**Data supplied**.
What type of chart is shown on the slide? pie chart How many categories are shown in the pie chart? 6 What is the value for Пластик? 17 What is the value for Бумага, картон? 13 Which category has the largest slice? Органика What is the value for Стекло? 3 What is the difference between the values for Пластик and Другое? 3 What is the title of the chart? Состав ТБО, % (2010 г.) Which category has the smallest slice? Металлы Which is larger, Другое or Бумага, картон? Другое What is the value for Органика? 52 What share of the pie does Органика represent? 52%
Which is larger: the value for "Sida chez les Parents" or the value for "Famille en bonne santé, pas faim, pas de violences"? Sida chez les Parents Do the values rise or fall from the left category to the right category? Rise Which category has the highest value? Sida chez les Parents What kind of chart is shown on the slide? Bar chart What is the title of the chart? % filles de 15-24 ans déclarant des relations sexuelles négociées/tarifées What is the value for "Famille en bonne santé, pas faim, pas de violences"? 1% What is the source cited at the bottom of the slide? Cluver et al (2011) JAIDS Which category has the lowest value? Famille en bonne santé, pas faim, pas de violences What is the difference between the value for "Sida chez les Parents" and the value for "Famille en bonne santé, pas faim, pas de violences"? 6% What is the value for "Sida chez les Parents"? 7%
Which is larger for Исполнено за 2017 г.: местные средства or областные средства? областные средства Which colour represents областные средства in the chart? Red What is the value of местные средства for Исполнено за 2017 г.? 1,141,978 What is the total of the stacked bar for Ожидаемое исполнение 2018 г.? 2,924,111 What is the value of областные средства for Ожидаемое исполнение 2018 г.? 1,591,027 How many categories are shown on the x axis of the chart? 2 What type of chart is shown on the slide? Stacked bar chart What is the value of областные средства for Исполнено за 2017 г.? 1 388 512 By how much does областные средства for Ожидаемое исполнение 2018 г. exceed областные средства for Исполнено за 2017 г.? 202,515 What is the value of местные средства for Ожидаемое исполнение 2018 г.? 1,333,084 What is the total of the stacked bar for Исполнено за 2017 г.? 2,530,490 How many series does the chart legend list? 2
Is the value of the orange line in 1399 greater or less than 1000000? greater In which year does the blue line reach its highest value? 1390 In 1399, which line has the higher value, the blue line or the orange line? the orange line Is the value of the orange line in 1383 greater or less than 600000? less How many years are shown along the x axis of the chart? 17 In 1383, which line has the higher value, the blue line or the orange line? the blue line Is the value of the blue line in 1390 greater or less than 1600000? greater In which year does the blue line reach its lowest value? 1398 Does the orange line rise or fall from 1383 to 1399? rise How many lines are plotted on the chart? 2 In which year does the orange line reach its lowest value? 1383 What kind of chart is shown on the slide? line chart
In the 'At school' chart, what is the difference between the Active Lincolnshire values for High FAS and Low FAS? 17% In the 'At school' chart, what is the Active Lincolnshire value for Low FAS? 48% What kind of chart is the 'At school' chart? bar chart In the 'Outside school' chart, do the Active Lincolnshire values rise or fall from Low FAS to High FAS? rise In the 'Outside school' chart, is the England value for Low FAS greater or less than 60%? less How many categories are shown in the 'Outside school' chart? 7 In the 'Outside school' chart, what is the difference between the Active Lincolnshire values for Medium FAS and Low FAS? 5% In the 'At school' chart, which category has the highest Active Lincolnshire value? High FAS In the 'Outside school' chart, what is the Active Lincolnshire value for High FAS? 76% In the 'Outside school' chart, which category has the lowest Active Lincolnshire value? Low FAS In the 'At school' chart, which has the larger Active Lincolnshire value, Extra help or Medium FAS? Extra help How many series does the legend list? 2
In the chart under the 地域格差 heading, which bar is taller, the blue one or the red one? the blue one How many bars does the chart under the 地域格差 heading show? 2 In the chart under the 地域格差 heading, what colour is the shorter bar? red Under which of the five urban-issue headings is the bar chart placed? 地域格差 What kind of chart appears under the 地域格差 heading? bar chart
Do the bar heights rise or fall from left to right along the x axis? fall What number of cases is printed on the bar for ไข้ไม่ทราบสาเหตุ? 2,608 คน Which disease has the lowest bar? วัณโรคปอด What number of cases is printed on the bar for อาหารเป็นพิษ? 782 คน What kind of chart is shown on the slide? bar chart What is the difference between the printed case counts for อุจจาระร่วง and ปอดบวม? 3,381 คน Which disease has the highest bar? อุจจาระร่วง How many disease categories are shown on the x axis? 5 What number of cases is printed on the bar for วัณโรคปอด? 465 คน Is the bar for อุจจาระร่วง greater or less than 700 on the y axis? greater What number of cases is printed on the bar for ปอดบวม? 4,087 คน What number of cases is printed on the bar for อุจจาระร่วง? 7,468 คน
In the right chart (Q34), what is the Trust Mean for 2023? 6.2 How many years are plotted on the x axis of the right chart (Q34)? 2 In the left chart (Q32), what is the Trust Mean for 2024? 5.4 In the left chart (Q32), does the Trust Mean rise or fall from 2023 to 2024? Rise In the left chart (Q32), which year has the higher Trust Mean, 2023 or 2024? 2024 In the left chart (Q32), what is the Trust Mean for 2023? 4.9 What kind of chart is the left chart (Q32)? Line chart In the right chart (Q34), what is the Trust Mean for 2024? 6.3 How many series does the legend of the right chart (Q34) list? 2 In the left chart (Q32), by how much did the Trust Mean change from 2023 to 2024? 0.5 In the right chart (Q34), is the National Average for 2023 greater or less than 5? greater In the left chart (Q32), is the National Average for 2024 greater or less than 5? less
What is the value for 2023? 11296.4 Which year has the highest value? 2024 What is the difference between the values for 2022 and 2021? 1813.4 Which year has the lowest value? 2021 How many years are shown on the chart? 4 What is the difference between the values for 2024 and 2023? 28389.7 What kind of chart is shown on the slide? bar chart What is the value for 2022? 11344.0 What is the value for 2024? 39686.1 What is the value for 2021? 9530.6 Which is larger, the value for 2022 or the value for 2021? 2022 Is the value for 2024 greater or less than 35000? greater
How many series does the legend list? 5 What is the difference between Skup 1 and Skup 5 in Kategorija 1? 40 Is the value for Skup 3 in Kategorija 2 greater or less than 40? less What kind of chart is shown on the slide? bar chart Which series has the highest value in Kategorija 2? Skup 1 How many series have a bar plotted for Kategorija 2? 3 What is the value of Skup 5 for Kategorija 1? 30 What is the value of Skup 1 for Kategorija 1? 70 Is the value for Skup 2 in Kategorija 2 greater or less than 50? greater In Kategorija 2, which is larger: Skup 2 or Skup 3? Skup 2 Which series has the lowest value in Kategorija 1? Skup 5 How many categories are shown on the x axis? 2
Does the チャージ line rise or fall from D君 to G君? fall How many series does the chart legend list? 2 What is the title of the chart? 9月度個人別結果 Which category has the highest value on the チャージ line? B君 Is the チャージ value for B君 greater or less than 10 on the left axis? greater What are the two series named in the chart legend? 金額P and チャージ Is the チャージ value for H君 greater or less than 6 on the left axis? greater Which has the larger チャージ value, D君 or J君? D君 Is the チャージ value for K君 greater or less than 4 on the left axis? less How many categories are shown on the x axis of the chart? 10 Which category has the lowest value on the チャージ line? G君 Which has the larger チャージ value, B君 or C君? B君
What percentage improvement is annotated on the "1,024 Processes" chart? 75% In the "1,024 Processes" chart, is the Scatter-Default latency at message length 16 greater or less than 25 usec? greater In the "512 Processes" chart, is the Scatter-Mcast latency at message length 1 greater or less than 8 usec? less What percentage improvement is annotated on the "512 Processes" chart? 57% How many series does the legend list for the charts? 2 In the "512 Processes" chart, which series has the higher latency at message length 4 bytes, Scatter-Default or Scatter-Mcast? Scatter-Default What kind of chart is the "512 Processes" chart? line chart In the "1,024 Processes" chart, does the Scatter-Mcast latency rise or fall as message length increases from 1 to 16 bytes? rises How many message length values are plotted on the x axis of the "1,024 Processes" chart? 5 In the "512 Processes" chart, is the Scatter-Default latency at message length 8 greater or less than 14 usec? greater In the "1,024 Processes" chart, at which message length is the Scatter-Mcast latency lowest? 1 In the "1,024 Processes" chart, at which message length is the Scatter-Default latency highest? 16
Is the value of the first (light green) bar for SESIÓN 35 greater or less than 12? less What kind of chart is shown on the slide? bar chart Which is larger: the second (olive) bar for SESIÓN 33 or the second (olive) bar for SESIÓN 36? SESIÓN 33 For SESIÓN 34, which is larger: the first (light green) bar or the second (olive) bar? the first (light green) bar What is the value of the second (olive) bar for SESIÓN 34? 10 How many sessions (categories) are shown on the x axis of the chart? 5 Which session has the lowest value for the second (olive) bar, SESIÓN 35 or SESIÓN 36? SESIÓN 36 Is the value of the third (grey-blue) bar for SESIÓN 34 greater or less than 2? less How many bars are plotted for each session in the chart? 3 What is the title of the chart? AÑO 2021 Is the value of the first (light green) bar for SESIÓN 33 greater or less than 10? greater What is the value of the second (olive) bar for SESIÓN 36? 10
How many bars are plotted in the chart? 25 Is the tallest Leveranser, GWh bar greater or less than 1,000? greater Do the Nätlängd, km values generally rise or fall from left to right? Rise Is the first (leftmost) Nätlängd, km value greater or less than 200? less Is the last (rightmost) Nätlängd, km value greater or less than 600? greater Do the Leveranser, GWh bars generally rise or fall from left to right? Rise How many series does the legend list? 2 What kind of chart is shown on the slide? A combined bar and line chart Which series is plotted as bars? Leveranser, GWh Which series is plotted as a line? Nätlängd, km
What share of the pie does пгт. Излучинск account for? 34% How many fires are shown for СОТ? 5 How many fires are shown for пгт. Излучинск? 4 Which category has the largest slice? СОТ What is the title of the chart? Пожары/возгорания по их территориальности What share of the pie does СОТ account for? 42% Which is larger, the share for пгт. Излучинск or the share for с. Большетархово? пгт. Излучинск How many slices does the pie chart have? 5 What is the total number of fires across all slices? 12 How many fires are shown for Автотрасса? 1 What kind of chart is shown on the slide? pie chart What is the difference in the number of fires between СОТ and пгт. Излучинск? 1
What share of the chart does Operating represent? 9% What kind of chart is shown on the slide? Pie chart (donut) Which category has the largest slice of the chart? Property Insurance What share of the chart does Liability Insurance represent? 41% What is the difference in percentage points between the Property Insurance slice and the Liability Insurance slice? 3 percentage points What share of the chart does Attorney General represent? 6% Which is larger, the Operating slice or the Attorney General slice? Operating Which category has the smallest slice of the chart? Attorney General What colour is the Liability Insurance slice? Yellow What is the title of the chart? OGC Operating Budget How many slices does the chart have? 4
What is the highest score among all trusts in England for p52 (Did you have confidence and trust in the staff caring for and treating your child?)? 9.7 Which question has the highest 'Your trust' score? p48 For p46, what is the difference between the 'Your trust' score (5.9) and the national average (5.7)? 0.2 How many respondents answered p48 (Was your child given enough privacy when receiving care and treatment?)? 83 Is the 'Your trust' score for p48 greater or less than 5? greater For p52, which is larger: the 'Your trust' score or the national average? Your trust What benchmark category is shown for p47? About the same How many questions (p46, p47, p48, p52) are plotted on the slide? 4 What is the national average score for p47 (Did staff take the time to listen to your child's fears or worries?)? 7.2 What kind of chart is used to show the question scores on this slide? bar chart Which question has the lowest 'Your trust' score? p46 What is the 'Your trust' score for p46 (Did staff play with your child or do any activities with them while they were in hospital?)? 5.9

**Description of the task**. Copy the stretch from the start of the records through the line that contains "Which is larger: the value", replacing "category" with "group" and leaving everything else unchanged. Give only those lines.

**Exercise answer**.
What type of chart is shown on the slide? pie chart How many categories are shown in the pie chart? 6 What is the value for Пластик? 17 What is the value for Бумага, картон? 13 Which group has the largest slice? Органика What is the value for Стекло? 3 What is the difference between the values for Пластик and Другое? 3 What is the title of the chart? Состав ТБО, % (2010 г.) Which group has the smallest slice? Металлы Which is larger, Другое or Бумага, картон? Другое What is the value for Органика? 52 What share of the pie does Органика represent? 52%
Which is larger: the value for "Sida chez les Parents" or the value for "Famille en bonne santé, pas faim, pas de violences"? Sida chez les Parents Do the values rise or fall from the left group to the right group? Rise Which group has the highest value? Sida chez les Parents What kind of chart is shown on the slide? Bar chart What is the title of the chart? % filles de 15-24 ans déclarant des relations sexuelles négociées/tarifées What is the value for "Famille en bonne santé, pas faim, pas de violences"? 1% What is the source cited at the bottom of the slide? Cluver et al (2011) JAIDS Which group has the lowest value? Famille en bonne santé, pas faim, pas de violences What is the difference between the value for "Sida chez les Parents" and the value for "Famille en bonne santé, pas faim, pas de violences"? 6% What is the value for "Sida chez les Parents"? 7%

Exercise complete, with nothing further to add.